Job 1 →
Can you update the passage of the workplace morale article between "Whenever the U.S." and "a leader do?", inclusive, so that "fraternity" becomes "sorority"?
Job 2 →
Can you write what comes next in the workplace morale article, picking up after its last line?

Part II: The Beatings Will Continue Until Morale Improves


If you landed on this page after a search on the search-engine-of-your-choice, welcome! This article was written by Glory Borgeson, an executive coach, author, and speaker. Schedule her to speak at your organization's next event:
Personal Branding Speaker; Emerging Leadership Speaker; Entrepreneurial Speaker


In Part 1 of this article, I wrote about seeing this article's title on the t-shirt of a man at a football game. It made me chuckle. Sometimes truth is spoken in jest.

Whenever the U.S. economy has a greater number of layoffs, I tend to hear a greater number of workplace stories from people who feel somewhat beat up. Some workplaces sound more like college fraternity houses. You could swear you heard someone say, "Thank you, sir. May I have another?"

What can a person do if they find themselves at a company, or in a department, where morale is low because the emotional "beat-up factor" is high?

The quick answer is, "Find a new job." The slow answer is, "It depends."

If you are in a position to effect change, then you can choose to set the tone and put measures in place to bring about the morale changes you want to see. Do your employees bring each other down? Are there managers reporting to you who treat their employees like fraternity pledges? Are these managers redeemable? What can a leader do?

Recorded information →
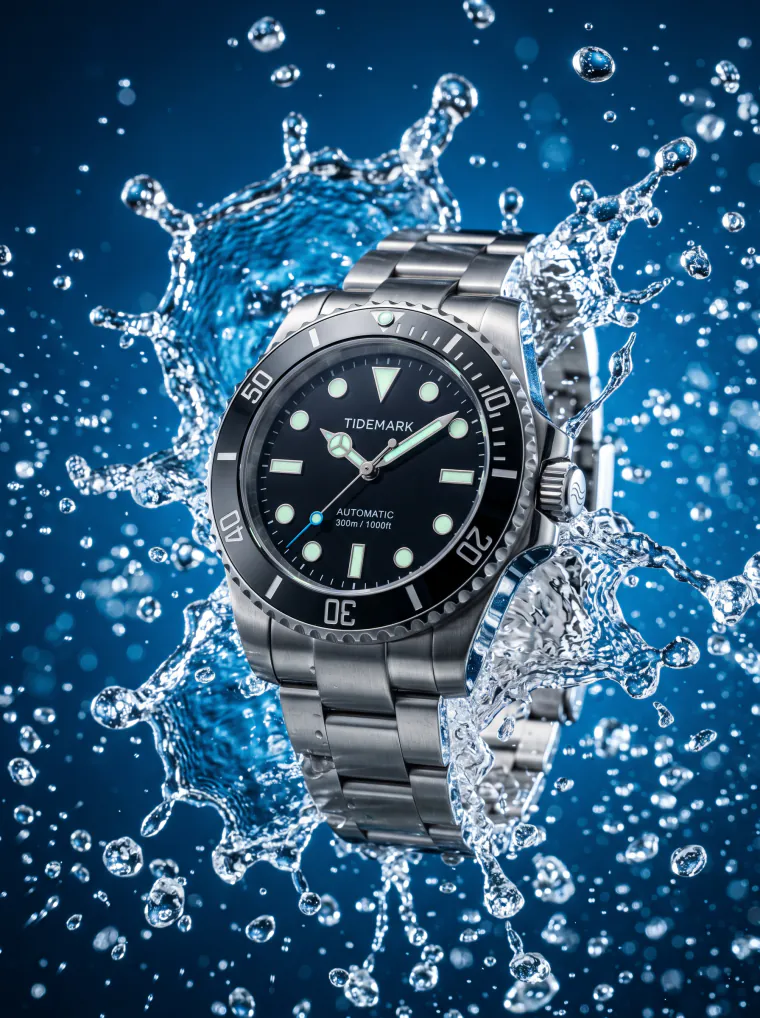 Dive watch in a water splash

Answer space 1 →
Whenever the U.S. economy has a greater number of layoffs, I tend to hear a greater number of workplace stories from people who feel somewhat beat up. Some workplaces sound more like college sorority houses. You could swear you heard someone say, "Thank you, sir. May I have another?"

What can a person do if they find themselves at a company, or in a department, where morale is low because the emotional "beat-up factor" is high?

The quick answer is, "Find a new job." The slow answer is, "It depends."

If you are in a position to effect change, then you can choose to set the tone and put measures in place to bring about the morale changes you want to see. Do your employees bring each other down? Are there managers reporting to you who treat their employees like sorority pledges? Are these managers redeemable? What can a leader do?

Answer space 2 →
Consider 'workplace civility' as a great place to start. Being civil to one another at work is much more difficult to achieve when morale is low. Therefore, focusing on workplace civility is important in good times as well as bad, in order to set a good precedent and tone.

A consultant who specializes in workplace civility issues is Giovinella Gonthier of Civility Associates. She has written a book titled "Rude Awakenings". In it she reviews typical workplace incivility, and then outlines steps and measures to take to implement a civility program.

What if you're not in a position to effect company or departmental change?

You need to know your limits. When experiencing "the beat-up factor", drawing a line for someone is a good thing to do; after doing that, do they still cross the line?

One of the gurus of coaching, the late Thomas Leonard, was known for a phrase he would ask those he coached: "What are you tolerating?" In other words, if you are tolerating something at work, you need to do something about it. How long do you think you can tolerate the "beat-up factor" if it doesn't change? What is your limit?

If you see no lasting changes coming, will you look into an inter-company transfer, or even to a new company altogether?

My own limits depend on the type of "beat-up factor" I encounter. I was once consulting at a company where an employee (whom I'll call Ken) was a grizzly-bear-type who did not hide that fact. One day Ken was very angry about something; a co-worker told me that he thought Ken was going to hit me. My plain response was, "No he won't." Ken really didn't bother me. Two weeks later he was eating out of my hand. Even though other people felt stressed by Ken, I really felt no stress and did not feel beat up by him at all.

In contrast, I left that project about 3 weeks early due to a different "beat-up factor". A handful of people on the project were involved in back stabbing and tattling. After several days of feeling my eye twitch, talking to the lead back stabber, and seeing no change, I had to leave that environment.

Everyone has their limits regarding the workplace "beat-up factor". Know what your limits are. Decide what to do. Then take action.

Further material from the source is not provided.